### OBJECTIVE
Report each line of the material below that contains the word "closer".

BEGIN EXERCISE INPUT

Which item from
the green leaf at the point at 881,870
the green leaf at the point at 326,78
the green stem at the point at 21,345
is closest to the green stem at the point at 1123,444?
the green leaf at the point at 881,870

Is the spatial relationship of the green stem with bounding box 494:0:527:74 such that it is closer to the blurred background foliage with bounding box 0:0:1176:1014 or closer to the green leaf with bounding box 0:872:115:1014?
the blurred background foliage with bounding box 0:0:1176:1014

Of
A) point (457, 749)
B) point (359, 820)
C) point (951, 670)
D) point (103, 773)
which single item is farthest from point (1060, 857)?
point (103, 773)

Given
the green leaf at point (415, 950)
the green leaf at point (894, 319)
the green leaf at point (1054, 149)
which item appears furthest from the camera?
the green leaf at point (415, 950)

END EXERCISE INPUT
BEGIN EXERCISE INPUT

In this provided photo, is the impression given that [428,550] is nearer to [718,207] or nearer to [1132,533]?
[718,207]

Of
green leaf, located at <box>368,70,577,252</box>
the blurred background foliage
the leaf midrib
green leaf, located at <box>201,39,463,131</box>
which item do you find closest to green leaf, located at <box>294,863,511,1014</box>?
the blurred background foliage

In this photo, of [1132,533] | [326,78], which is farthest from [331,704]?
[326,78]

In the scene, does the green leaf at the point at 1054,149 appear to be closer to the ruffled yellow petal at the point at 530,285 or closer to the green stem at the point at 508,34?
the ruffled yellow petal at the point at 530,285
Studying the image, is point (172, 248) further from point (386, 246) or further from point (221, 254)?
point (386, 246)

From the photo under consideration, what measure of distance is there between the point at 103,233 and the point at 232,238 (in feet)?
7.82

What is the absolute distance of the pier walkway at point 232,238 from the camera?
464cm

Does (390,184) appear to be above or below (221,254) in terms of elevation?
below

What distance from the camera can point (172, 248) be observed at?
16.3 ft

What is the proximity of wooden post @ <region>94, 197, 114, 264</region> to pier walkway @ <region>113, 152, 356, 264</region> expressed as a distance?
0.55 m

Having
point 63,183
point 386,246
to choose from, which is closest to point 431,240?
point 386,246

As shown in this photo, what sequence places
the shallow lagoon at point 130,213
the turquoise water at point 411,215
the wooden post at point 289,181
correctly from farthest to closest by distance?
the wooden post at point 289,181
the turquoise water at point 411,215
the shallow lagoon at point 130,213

END EXERCISE INPUT
BEGIN EXERCISE INPUT

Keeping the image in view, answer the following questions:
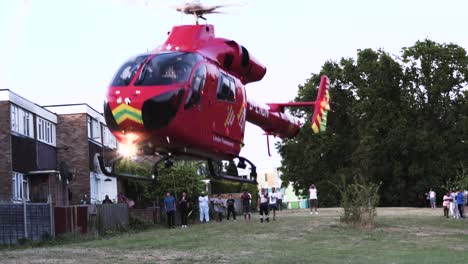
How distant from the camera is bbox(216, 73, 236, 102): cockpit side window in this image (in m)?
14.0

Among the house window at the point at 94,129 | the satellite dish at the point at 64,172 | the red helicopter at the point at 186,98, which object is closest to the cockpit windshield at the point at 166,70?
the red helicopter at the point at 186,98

END EXERCISE INPUT

### EXPECTED OUTPUT
Is the spatial relationship of the green stem with bounding box 494:0:527:74 such that it is closer to the blurred background foliage with bounding box 0:0:1176:1014 or closer to the green leaf with bounding box 0:872:115:1014?
In the scene, does the green leaf at the point at 1054,149 appear to be closer to the ruffled yellow petal at the point at 530,285 or closer to the green stem at the point at 508,34?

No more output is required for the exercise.